Our calls for China’s leaders to change course are reasonable. We’ve asked Beijing for transparency, and to join the United States and Russia in crafting a new arms control agreement covering all categories of nuclear weapons. The current U.S.-Russia New START Treaty limits our two countries’ development of certain types of weapons, but leaves China free to continue its buildup unchecked. Any successor to New START must be expanded to include China. The United States has done its part to reduce nuclear dangers; it is time that China stopped posturing and began to comport itself responsibly.
We need America’s friends in the fight, too. Many of our allies and partners—more than half of our NATO allies among them—have urged Beijing to come to the negotiating table. But too many countries, including champions of arms control who depend on America’s nuclear deterrence capabilities, remain publicly silent about Beijing’s buildup. All nations must urge China to honor its obligations under Article VI of the Treaty on the Non-Proliferation of Nuclear Weapons to pursue negotiations in good faith.

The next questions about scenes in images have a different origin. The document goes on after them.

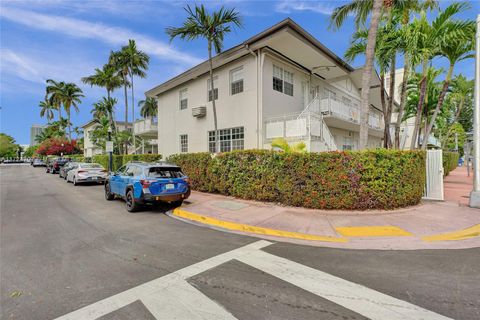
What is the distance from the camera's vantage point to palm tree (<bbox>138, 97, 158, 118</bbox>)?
45062mm

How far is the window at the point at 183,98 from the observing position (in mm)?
17122

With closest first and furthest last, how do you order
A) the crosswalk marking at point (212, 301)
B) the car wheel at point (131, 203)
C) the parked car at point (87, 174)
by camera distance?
the crosswalk marking at point (212, 301), the car wheel at point (131, 203), the parked car at point (87, 174)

Over the past four years, the Trump administration has awakened the world to the China challenge. Beijing’s two-decades-long asymmetric arms race is a core part of that challenge. It endangers the American homeland, our strategic positions in the Indo-Pacific, and our allies and partners. It is of concern to all peace-loving nations. We’ve briefed allies, partners and even the highest levels of the Russian government on China’s nuclear buildup.
History teaches a valuable lesson about the best way forward. The United States, the Soviet Union and other nations recognized long ago that great powers must behave responsibly with the world’s most dangerous weapons. So, too, must any nation with claims to greatness today.